Jim Caviezel gives a speech riddled with religious fanaticism and Q propaganda at the QAnon conference in Las Vegas. pic.twitter.com/9gugWfoyaG
— PatriotTakes 🇺🇸 (@patriottakes) October 25, 2021
Video of Caviezel’s 20-minute-long speech made its way to social media, and it featured him rhapsodizing the crowd at a convention called For God & Country: Patriot Double Down. It opens with him quoting William Wallace — played, of course, by his future Christ director Mel Gibson — as he tries to pump up his fellow fighting Scotsmen. (It’s the one where he yells, “You can take our lives, but you can never take our freedom.”)

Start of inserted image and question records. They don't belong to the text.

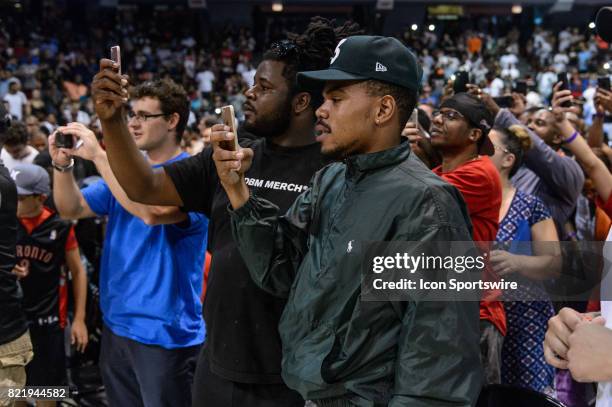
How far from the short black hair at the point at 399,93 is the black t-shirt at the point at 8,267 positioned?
179cm

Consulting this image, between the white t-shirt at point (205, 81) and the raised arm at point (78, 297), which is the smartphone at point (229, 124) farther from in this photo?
the white t-shirt at point (205, 81)

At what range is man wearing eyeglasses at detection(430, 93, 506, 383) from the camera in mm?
2938

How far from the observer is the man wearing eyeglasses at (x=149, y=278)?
307 centimetres

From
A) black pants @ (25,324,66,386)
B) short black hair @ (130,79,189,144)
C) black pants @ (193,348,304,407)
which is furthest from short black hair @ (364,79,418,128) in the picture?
black pants @ (25,324,66,386)

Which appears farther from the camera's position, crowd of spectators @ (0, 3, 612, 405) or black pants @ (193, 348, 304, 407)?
crowd of spectators @ (0, 3, 612, 405)

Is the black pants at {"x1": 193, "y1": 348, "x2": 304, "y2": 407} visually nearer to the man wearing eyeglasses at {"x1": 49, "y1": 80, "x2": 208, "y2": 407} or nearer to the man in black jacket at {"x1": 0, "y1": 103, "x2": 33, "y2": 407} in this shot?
the man wearing eyeglasses at {"x1": 49, "y1": 80, "x2": 208, "y2": 407}

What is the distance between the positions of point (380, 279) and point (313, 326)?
22 cm

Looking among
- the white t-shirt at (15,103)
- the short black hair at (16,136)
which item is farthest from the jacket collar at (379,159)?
the white t-shirt at (15,103)

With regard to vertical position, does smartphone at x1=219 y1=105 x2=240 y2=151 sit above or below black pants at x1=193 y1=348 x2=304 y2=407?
above

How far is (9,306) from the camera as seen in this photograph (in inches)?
121

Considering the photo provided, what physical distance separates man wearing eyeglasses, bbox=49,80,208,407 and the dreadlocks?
0.88 m

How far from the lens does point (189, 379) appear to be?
3.18m

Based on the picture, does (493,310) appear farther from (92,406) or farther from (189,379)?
(92,406)

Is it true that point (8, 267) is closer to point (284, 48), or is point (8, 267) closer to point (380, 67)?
point (284, 48)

What was Caviezel trying to pump the crowd up about? The QAnon conspiracy involving a global sex trafficking ring (and lizards), of course. But there was a lot of coded talk about resisting, too.

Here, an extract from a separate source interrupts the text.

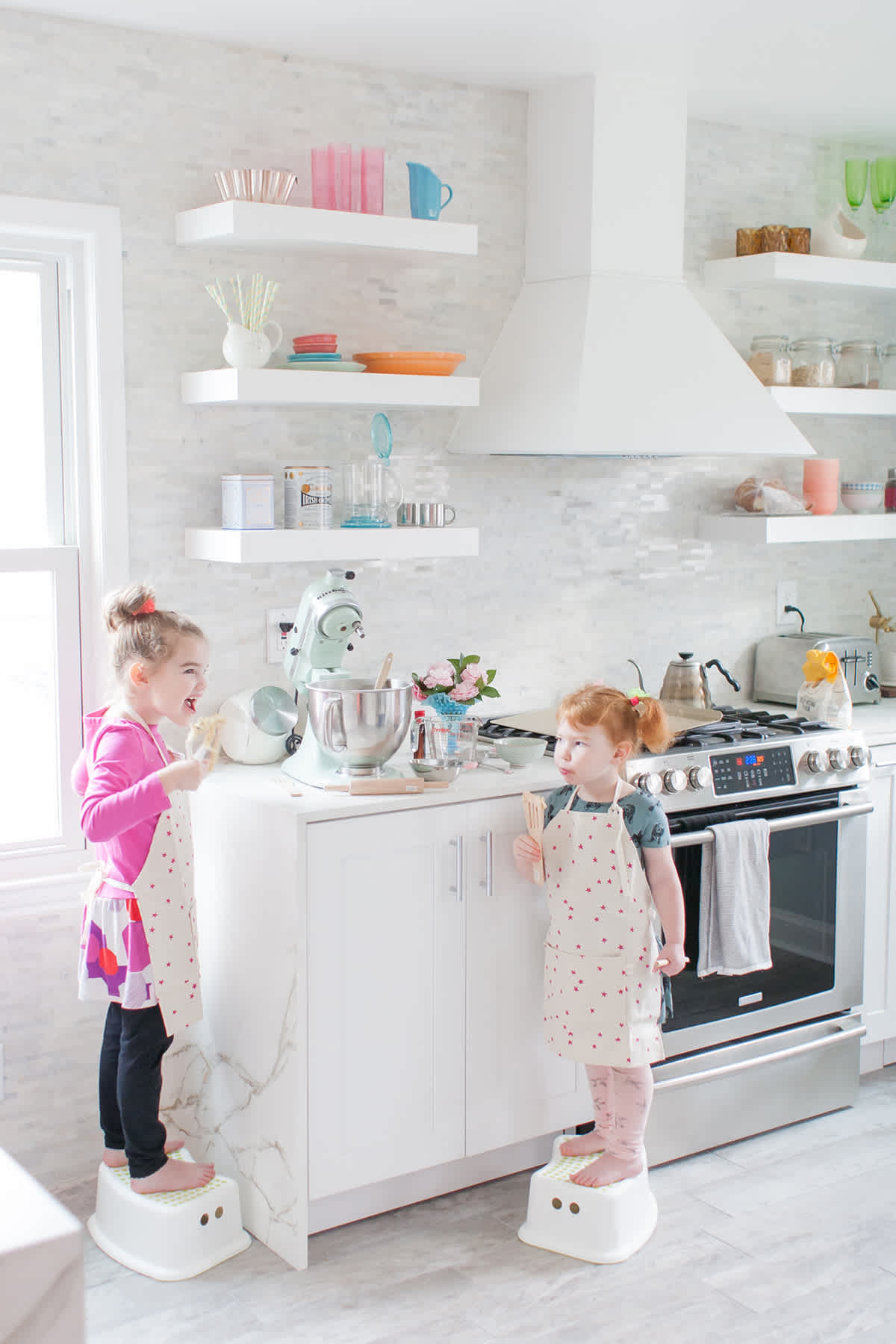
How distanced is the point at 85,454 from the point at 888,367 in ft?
8.20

“We must fight for that authentic freedom and live, my friends,” Caviezel bellowed at a convention that was seriously held in Sin City itself, Las Vegas. “By God, we must live and with the Holy Spirit as your shield and Christ as your sword may you join Saint Michael and all the other angels in defending God and sending Lucifer and his henchmen straight back to hell where they belong.”
Caviezel ended his speech by telling the audience, “We are headed into the storm of all storms. Yes, the storm is upon us.” QAnon, as we all unfortunately know, promotes the idea of “The Storm,” in which former president Donald J. Trump would suddenly return to power and order mass arrests of the Satanic cabal that doesn’t exist.
The actor’s appearance at a QAnon-friendly convention mirrors his speech at a similar conference held in Tulsa in April, where he discussed “adenochrome,” a conspiracy theory that last year became popular with believers of QAnon and Pizzagate which involves a drug believed to be inbibed by members of this Satanic cabal they all believe isn’t fiction.